August has sometimes been a tough month for markets, such as was the case in August 1997. The late summer of 2019 is shaping up to be a tough one for some investors.
Financial markets aren't peaceful this August. Some of the "fear gauges" were shining amber or red yesterday because of how investors have become alarmed about deteriorating West-China relations, the closure of Hong Kong airport because of protests and volatile Argentinian politics.
Hong Kong's airport cancelled all flights yesterday. Protests, now in their ninth week, have erupted in the jurisdiction over a proposed (now suspended) extradition law that raises questions over whether Hong Kong's remaining legal autonomy is a dead letter. At the same time, US-China trade protectionism has ratcheted upwards, raising worries this will cool global economic growth. A week ago the US Federal Reserve trimmed official interest rates, seen as an "insurance" move.
On Sunday, centre-right Argentinian president Mauricio Macri, whom investors favoured, did worse than expected in elections, putting doubts over whether he will retain office in October. The peso slumped and Argentina's stock market slumped.
Gold rose up above $1,500 per ounce yesterday and bids for the yellow metal are a classic "safe haven" play. US Treasuries were bid up, squeezing yields.

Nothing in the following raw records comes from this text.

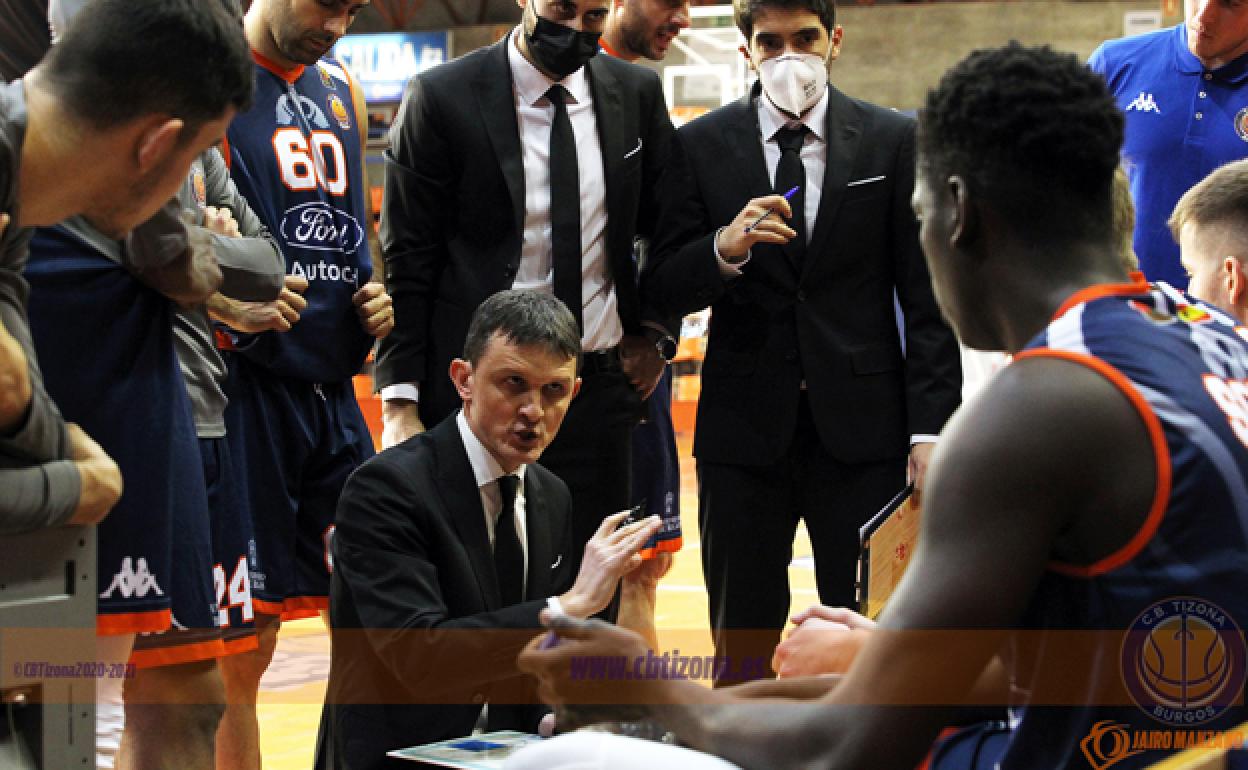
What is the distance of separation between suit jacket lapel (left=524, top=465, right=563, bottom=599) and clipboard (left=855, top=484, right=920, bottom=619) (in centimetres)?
65

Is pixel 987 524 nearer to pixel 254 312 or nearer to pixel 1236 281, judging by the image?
pixel 1236 281

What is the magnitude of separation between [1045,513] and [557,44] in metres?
2.35

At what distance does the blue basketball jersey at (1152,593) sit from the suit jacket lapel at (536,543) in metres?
1.44

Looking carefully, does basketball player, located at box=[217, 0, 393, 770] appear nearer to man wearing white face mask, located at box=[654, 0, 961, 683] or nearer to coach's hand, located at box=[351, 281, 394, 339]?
coach's hand, located at box=[351, 281, 394, 339]

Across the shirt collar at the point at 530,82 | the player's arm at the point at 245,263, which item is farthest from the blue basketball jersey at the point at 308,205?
the shirt collar at the point at 530,82

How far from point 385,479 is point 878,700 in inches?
56.4

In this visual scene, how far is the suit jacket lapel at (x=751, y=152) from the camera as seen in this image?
361cm

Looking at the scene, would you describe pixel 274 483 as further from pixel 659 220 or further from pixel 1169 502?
pixel 1169 502

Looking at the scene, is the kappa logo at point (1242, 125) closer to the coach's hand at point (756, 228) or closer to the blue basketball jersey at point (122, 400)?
the coach's hand at point (756, 228)

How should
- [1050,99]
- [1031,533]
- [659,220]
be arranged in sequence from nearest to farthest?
[1031,533] → [1050,99] → [659,220]

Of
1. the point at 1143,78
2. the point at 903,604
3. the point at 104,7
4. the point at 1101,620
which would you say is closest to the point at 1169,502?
the point at 1101,620

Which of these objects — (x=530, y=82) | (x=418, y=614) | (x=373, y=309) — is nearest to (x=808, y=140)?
(x=530, y=82)

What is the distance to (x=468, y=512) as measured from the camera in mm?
2830

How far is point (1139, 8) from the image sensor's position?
1716cm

US and European equity markets were both in negative territory.
A long slumber
In such an environment, there's a risk that Europe - and some other regions - could languish under the same anaemic yields on bonds that bedevilled Japan for more than two decades, argued Paul Brain, head of fixed income at Newton Investment Management, an affiliate of BNY Mellon Investment Management, said.

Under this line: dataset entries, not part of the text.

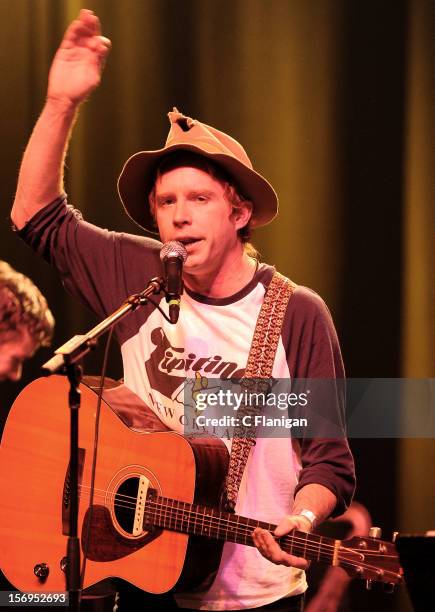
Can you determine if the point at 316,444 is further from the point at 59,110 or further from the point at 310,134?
the point at 59,110

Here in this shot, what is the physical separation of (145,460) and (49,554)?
1.48 ft

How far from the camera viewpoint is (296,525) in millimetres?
2744

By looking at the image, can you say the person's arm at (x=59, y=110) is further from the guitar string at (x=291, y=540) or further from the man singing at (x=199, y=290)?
the guitar string at (x=291, y=540)

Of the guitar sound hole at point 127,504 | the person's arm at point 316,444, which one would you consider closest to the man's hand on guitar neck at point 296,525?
the person's arm at point 316,444

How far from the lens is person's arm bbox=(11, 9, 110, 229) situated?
2.99m

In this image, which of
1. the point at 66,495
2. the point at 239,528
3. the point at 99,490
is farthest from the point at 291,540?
the point at 66,495

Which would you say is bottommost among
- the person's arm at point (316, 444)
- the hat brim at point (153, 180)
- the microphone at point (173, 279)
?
the person's arm at point (316, 444)

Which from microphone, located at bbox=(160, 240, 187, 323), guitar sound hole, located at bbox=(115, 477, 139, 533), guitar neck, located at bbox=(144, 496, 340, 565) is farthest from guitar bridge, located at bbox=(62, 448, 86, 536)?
microphone, located at bbox=(160, 240, 187, 323)

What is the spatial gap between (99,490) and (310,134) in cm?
171

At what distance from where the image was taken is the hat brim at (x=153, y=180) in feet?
10.3

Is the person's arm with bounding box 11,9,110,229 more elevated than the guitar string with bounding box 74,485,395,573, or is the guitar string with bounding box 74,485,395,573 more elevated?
the person's arm with bounding box 11,9,110,229

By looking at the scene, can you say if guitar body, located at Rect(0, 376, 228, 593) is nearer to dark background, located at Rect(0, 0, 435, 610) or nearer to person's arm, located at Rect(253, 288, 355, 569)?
person's arm, located at Rect(253, 288, 355, 569)

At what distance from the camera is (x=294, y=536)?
2740 millimetres

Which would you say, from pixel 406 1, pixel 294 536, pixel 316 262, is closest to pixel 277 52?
pixel 406 1
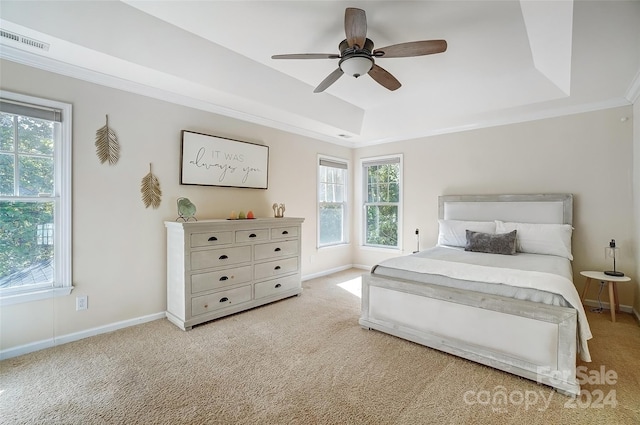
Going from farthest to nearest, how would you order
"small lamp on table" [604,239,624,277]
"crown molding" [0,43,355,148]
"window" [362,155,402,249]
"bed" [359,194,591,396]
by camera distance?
"window" [362,155,402,249] → "small lamp on table" [604,239,624,277] → "crown molding" [0,43,355,148] → "bed" [359,194,591,396]

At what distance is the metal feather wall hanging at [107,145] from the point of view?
2.79 metres

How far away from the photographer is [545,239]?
3516 millimetres

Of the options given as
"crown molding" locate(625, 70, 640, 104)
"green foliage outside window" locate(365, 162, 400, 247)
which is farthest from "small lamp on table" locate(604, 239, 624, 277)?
"green foliage outside window" locate(365, 162, 400, 247)

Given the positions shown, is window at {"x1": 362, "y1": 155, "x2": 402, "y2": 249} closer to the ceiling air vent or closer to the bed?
the bed

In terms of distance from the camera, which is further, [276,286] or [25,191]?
[276,286]

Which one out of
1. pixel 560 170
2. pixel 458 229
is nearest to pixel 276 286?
pixel 458 229

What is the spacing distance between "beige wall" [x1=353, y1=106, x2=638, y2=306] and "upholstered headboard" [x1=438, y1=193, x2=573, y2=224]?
14cm

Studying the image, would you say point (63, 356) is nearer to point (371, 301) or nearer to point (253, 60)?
point (371, 301)

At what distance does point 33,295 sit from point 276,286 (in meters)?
2.27

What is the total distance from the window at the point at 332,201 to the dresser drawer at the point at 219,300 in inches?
77.2

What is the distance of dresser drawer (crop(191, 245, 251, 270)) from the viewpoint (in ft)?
9.90

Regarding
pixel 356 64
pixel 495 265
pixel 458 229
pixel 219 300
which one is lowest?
pixel 219 300

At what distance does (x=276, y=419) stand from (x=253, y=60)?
124 inches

“Lower cash rates from central banks in the absence of inflation will lead to lower bond yields. The market will anticipate central bank moves, which allows yield curves to temporarily trade through current cash rates. Hidden behind these strange shapes in yield curves is the belief that further cuts in rates are not going to help turn economic growth around and not unlikely to cause inflation. Central banks generally move at a slower pace than market expectations and there is usually a period when the reality of the central bank meeting schedule pushes yields back up.
“Longer term, once monetary policy is exhausted, governments will focus on boosting fiscal spending. Unlike the monetary policy tool, fiscal policy takes longer to put in place and comes in various shapes and sizes. Until there is coherent plan there will continue to be a focus on manufacturing over-capacity, which is fuelling the trade disputes and having a long-term deflation effect," Brain said.